If it's judged as fair use, then yes. And then it's not flouting anything.
Remember the whole point of fair use is to benefit society by allowing reuse of material in ways that don't directly copy large portions of the material verbatim.
For example, nonfiction authors already "just take it" when reviews describe the main points of their book without paying them a cent. The justification is that it's for the greater good, and rights are limited.
[1] https://www.404media.co/judge-rules-training-ai-on-authors-b...
That's a rather bastardized and twisted representation of copyright and fair use.
The "whole point" of copyright was to promote the authorship of original creative works by legally protecting the financial income of those authors. The "whole point" of fair use was to make exceptions in cases where it's clear that the usage doesn't result in a market substitute and deprive original authors of their income.

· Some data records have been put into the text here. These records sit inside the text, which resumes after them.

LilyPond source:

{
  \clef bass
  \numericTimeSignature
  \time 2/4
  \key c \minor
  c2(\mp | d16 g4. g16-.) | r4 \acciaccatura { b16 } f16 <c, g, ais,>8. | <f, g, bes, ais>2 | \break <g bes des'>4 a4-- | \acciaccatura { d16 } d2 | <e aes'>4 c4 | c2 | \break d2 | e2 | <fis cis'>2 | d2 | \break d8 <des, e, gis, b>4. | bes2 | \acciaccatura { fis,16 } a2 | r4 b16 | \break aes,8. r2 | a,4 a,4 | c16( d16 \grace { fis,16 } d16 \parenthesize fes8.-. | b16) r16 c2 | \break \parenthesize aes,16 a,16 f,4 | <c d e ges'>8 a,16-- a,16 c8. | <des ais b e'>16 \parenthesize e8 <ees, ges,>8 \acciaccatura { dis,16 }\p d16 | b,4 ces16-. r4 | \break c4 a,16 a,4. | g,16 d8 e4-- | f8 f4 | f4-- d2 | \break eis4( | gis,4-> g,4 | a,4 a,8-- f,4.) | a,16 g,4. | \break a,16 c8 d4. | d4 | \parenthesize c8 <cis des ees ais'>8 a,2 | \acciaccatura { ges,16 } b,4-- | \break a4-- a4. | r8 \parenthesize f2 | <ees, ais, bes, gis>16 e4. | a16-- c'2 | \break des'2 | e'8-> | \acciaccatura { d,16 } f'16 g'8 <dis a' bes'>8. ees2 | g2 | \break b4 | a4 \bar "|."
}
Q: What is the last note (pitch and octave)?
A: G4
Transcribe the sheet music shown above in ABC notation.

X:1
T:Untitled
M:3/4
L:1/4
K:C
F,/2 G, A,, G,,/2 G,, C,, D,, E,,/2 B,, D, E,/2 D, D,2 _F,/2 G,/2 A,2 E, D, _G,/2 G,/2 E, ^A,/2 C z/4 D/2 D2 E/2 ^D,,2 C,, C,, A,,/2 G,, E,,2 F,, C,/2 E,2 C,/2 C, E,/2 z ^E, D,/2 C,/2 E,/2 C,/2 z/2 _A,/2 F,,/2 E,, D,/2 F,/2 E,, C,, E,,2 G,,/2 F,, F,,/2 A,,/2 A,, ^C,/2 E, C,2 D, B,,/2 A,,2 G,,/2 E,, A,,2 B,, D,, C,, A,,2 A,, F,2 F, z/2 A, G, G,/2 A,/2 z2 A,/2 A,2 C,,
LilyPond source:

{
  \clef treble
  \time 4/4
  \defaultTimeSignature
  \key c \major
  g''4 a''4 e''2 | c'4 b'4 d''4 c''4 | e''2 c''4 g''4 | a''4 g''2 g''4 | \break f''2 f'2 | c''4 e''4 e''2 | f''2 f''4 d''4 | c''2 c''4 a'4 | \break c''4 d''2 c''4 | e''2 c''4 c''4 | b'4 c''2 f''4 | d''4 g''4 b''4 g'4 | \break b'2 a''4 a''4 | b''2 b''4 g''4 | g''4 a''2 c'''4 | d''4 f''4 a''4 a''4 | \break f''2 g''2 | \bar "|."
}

The end-goal of LLMs is to ingest all of that original content and reproduce it with expert-level accuracy, promising to be the know-all, end-all product. If wildly optimistic predictions of LLM proponents turn out to be correct then they will never buy a book again, they will have no reason to. And this is precisely what the copyright was designed to protect authors against.
And under those circumstances, your opinion is that copyrighted books should continue to exist, with full legal protection?
How could anyone, including the authors, possibly benefit from an obsolete paradigm like that? At that hypothetical point, your attachment to legacy copyright law would arguably hold back human progress as a whole, not just impede a few greedy corporations from training models on illegally-downloaded books.
We should absolutely have a discussion about modernizing copyright (and patent!) protections. But it has to be done through a democratic process, companies shouldn't be allowed to just ignore laws that are inconvenient to their business model.
> At that hypothetical point, your attachment to legacy copyright law would arguably hold back human progress as a whole
There won't be any progress if nobody is getting paid for their work. Either copyright stands and LLMs aren't allowed to train without compensation, or they get an exemption and there will be nothing left to train on in a few years.
I'll stop you right there - I really don't think that applies at all. Does 'society' really benefit when the whole thing is a funnel for enormous amounts of wealth to go to already-gigantic companies like Microsoft?
If you don't like it, there's a process for changing how it works, but don't expect an easy path to success. Various people will object, and will have to be won over to your way of thinking.
Except the converse is true. Copyright law today governs how fair use works and even so, how material can be obtained, licensed, etc. To change it to explicitly allow what you're suggesting would require changing copyright law.
How do you think masked language models work?
Your license can only operate with what copyright allows you to withhold initially.
A license that banned AI training cannot be enforced. It is meaningless. The same way you can't write a book with a license that readers are not allowed to write reviews of it.
Fair use cannot be restricted by license like that.
(You can engage in individual contacts with people, with terms like NDA's work, but those actually have to be signed and stuff, and you can't do it with public information like published writing.)